OBAMA’S CHANGE EQUALS

MORE MORE MORE

LOST JOBS TAXES DEBT

GOVERNMENT DECEIT LIES

SOCIALISM COMMUNISM

WASTEFUL SPENDING

LOST REFORM WELFARE CORRUPTION REGULATION

LIVE FREE OR DIE FIGHT FOR FREEDOM

FIRE PELOSI! IMPEACH OBAMA!

Not everyone agreed. Richard Gelwick, who lives in Harpswell and teaches at the Bangor Theological Seminary branch here in Portland, thought it was important to oppose the open-carry demonstration. “I believe very much in civil relationships towards people, and to encourage other people to carry openly all the time seems to me to encourage the liability of someone not being cool, not thinking rationally, leading to the accidents that can happen. That’s fairly simple,” Gelwick said. “I hope that we have not come to the point in our society where we cannot trust anyone around us, and we feel like we have to carry a gun anyplace we go.”
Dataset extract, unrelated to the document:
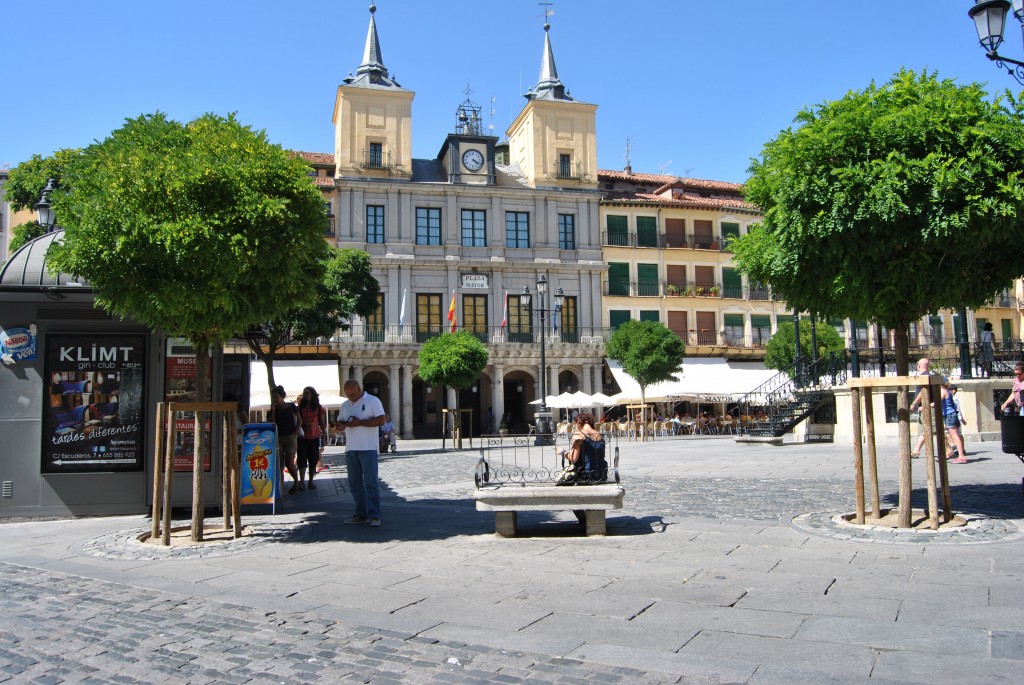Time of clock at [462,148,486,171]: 4:19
Even then, before the event started, it was obvious that the armed would vastly outnumber those protesting their presence. White men, white bikers wearing guns, and other armed white people walking their dogs kept streaming in, but counter-protesters were harder to spot. Gelwick, preferring a hopeful spin on the turnout factor, said “That may mean that (those opposing open-carry) have confidence that this demonstration won’t go very far, or don’t think it will have much influence; it will just be an expression of people who have the point of view that they think everyone should be carrying arms.”

Only a few yards away, an armed man who would only identify himself as Richard from Standish, a heavyset veteran with a scraggly beard and a nine-millimeter on his hip, explained how the purpose of Sunday’s event was exercising rights and self-defense. He said, “It’s important for people to defend themselves when there are so many people out there willing to take away your freedom and make you a victim. And this is a deterrent. I believe in peace and superior firepower, a principle I learned in Vietnam.” He then discoursed on how liberals had agitated for gun control ever since JFK was assassinated, but the controls that liberals are willing to give the government are, to Richard, a callous and unacceptable forfeiture of the freedoms that he deems precious. He considered liberals “handwringers, and they’re worrying about this and worried about that, and you know, you’re giving away (freedom). You’re making yourself victims. You’re allowing yourself to become a victim. But they don’t see it that way. They think it’s going to be the old Wild West. But I don’t see anyone here drawing on each other.”